14. Par ailleurs, selon l'article 2241, alinéa 1er, du code civil, la demande en justice, même en référé, interrompt le délai de prescription.
15. Selon l'article 6 du code de procédure civile, les parties ont la charge d'alléguer les faits propres à fonder leurs prétentions.
16. Aux termes de l'article 7 du même code, le juge ne peut fonder sa décision sur des faits qui ne sont pas dans le débat.
Parmi les éléments du débat, le juge peut prendre en considération même les faits que les parties n'auraient pas spécialement invoqués au soutien de leurs prétentions.
17. Il en résulte que le juge n'est pas tenu d'examiner d'office des actes qui n'ont pas été spécifiquement invoqués par les parties en vue d'un rejet d'une fin de non-recevoir tirée de la prescription.
18. C'est, dès lors, sans méconnaître l'article 6, § 1, de la Convention de sauvegarde des droits de l'homme et des libertés fondamentales que la cour d'appel, ayant relevé que les reconnaissances et actes antérieurs au 11 septembre 2014, les actes des 1er, 2 et 3 août 2018, et les écrits et l'assignation du 9 avril 2015 ne constituaient pas des actes interruptifs de prescription de l'action en nullité de la cession des actions intervenue le 25 novembre 2013, en a déduit à bon droit que les demandes de ce chef étaient prescrites.
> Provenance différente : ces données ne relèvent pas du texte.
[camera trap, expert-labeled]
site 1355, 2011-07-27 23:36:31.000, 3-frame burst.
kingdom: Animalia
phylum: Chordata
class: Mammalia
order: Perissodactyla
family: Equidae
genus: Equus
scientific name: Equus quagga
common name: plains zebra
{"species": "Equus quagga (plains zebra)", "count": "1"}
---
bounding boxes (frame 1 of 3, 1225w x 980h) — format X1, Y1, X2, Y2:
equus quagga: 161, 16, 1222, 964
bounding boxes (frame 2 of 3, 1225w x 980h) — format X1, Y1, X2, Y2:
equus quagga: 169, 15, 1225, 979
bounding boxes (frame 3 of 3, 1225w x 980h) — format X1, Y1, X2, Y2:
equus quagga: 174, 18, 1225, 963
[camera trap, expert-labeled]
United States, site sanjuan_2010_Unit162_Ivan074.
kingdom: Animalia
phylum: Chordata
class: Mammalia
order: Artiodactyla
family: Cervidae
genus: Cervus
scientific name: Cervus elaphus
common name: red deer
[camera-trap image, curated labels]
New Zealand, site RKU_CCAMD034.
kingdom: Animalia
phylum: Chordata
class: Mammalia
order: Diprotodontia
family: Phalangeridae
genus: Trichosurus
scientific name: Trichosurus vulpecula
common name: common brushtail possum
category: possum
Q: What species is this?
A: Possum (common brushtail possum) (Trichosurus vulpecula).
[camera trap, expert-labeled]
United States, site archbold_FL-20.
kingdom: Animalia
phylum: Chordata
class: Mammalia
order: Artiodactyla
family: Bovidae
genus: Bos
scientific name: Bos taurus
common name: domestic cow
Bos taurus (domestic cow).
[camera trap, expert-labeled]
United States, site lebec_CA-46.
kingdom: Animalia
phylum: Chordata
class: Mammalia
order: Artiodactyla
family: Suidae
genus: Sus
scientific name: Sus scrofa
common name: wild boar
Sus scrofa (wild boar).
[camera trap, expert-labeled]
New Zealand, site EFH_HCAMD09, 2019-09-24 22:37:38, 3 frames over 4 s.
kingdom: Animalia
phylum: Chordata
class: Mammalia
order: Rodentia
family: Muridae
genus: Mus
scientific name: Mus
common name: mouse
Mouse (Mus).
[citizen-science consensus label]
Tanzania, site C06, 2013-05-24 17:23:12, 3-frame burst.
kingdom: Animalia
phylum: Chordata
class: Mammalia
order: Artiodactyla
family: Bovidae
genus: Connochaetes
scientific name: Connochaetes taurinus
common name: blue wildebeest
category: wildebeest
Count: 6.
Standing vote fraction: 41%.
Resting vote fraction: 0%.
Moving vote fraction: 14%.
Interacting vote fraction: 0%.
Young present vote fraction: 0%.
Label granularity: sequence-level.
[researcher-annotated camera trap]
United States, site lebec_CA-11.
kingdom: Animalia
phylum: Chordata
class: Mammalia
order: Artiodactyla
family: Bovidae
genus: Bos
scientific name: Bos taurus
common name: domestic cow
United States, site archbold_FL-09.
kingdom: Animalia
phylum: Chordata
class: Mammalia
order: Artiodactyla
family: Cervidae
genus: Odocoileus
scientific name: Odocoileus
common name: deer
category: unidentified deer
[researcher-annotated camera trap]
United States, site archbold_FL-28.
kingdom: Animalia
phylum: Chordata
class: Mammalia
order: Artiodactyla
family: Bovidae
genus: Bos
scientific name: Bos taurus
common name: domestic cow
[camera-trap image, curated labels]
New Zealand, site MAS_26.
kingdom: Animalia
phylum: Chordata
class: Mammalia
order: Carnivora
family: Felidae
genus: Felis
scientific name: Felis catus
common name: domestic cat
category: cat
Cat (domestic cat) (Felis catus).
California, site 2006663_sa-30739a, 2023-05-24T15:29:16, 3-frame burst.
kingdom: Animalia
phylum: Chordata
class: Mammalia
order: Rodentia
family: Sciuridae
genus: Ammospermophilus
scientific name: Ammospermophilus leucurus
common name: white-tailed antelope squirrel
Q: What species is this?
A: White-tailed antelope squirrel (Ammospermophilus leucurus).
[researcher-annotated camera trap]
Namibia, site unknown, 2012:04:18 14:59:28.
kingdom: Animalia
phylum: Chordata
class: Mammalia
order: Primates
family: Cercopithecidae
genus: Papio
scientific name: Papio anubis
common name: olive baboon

19. Le moyen n'est, dès lors, pas fondé.
PAR CES MOTIFS, la Cour :
REJETTE le pourvoi.
Condamne MM. [R], [D] et les sociétés Knight & [R] Management et GS BD aux dépens ;
En application de l'article 700 du code de procédure civile, rejette la demande formée par MM. [R], [D] et les sociétés Knight & [R] Management et GS BD et les condamne à payer à la société IT&M la somme globale de 3 000 euros et les condamne in solidum à payer à la société Inforama Limited, venant aux droits de la société PS Consulting la somme de 3 000 euros ;
Ainsi fait et jugé par la Cour de cassation, deuxième chambre civile, prononcé et signé par le président en l'audience publique du trois octobre deux mille vingt-quatre et signé par Mme Thomas, greffier de chambre qui a assisté au prononcé de l'arrêt.